President Kersti Kaljulaid signed the government’s tax package into law on Friday, stating that she expected Chancellor of Justice Ülle Madise to analyze the law. The Reform Party, whose 0.5% social tax cut was taken out of the bill, said on Friday that they expected the same.
According to former minister of economic affairs and infrastructure Kristen Michal, the opposition Reform Party expects the chancellor to defend the principle that tax law changes have to be announced six months in advance. The coalition’s changes to the bill had come at very short notice.
The Reform Party’s parliamentary group had drawn attention to the fact on several occasions that just a few days allowed to lawmakers to familiarize with the extensive tax changes had not been sufficient, and that it was even less likely that taxpayers and entrepreneurs had been able acquaint themselves with what was to come during that time, Michal said.
Alongside the opposition parties and business associations, both the president and the chancellor have pointed out the weaknesses of the arguments behind the rush to pass the tax package, and its betrayal of legitimate expectations, Michal added.
The president had said on Friday that she was counting on Madise, who was in a position to question the law’s provisions one by one, he said.
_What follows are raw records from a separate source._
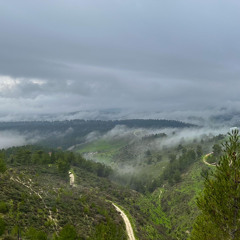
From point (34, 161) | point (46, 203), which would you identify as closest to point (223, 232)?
point (46, 203)

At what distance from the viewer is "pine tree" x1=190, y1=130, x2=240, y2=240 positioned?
21.4 m

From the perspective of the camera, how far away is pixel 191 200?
10319 centimetres

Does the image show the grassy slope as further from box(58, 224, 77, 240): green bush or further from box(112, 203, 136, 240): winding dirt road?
box(112, 203, 136, 240): winding dirt road

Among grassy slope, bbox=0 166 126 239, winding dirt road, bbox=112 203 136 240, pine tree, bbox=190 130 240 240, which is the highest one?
pine tree, bbox=190 130 240 240

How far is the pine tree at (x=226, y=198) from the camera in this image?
70.3 ft

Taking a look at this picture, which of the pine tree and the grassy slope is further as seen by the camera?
the grassy slope

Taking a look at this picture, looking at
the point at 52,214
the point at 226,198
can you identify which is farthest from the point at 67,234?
the point at 226,198

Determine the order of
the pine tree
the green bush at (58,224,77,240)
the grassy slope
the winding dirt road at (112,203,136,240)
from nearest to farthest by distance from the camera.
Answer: the pine tree
the green bush at (58,224,77,240)
the grassy slope
the winding dirt road at (112,203,136,240)

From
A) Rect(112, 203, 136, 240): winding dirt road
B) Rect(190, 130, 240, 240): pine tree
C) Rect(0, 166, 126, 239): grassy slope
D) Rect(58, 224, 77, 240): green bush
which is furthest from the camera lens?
Rect(112, 203, 136, 240): winding dirt road

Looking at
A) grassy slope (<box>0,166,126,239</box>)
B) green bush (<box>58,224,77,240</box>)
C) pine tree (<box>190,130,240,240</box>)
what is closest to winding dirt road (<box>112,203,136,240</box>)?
grassy slope (<box>0,166,126,239</box>)

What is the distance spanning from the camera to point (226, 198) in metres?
21.7

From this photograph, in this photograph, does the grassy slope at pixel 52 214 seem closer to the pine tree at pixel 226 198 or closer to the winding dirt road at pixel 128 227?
the winding dirt road at pixel 128 227

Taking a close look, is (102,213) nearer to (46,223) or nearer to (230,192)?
(46,223)

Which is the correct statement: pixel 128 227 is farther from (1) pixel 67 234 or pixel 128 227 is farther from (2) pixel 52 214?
(1) pixel 67 234
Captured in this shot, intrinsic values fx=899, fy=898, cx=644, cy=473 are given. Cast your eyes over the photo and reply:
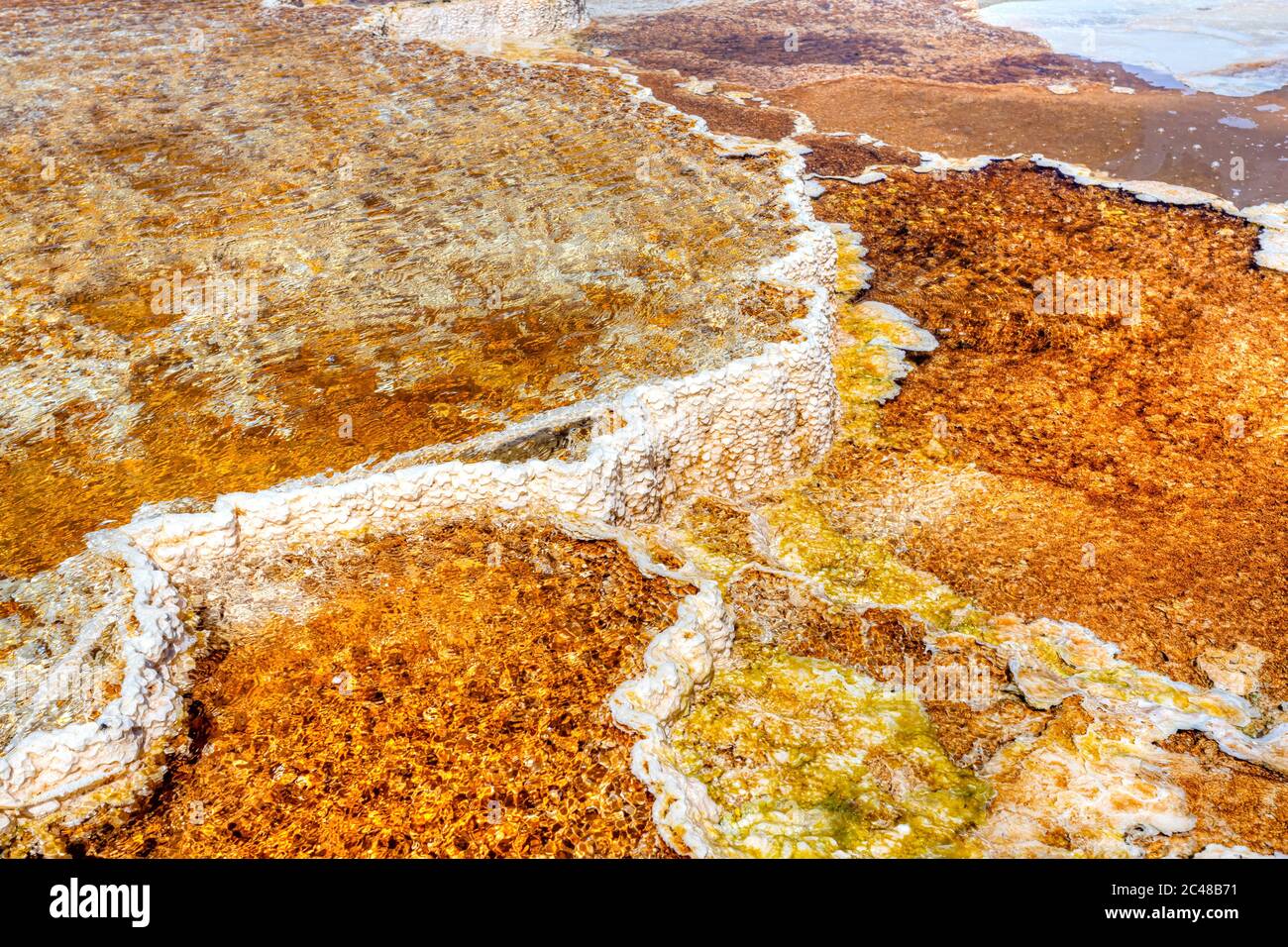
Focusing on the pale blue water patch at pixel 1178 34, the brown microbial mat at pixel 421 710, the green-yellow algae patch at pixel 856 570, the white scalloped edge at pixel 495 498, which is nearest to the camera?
the brown microbial mat at pixel 421 710

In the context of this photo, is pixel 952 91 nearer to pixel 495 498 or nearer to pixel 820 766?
pixel 495 498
The party expected Madise to protect the six-month rule.
The Riigikogu passed the government’s tax package on Dec. 20 after a debate that had been prolonged by the opposition’s introduction of some 150 change proposals to the bill, each one of which needed to be voted on. Reform filibustered the final vote by asking for a ten-minute break before the treatment of each proposal, which led to a marathon session of parliament.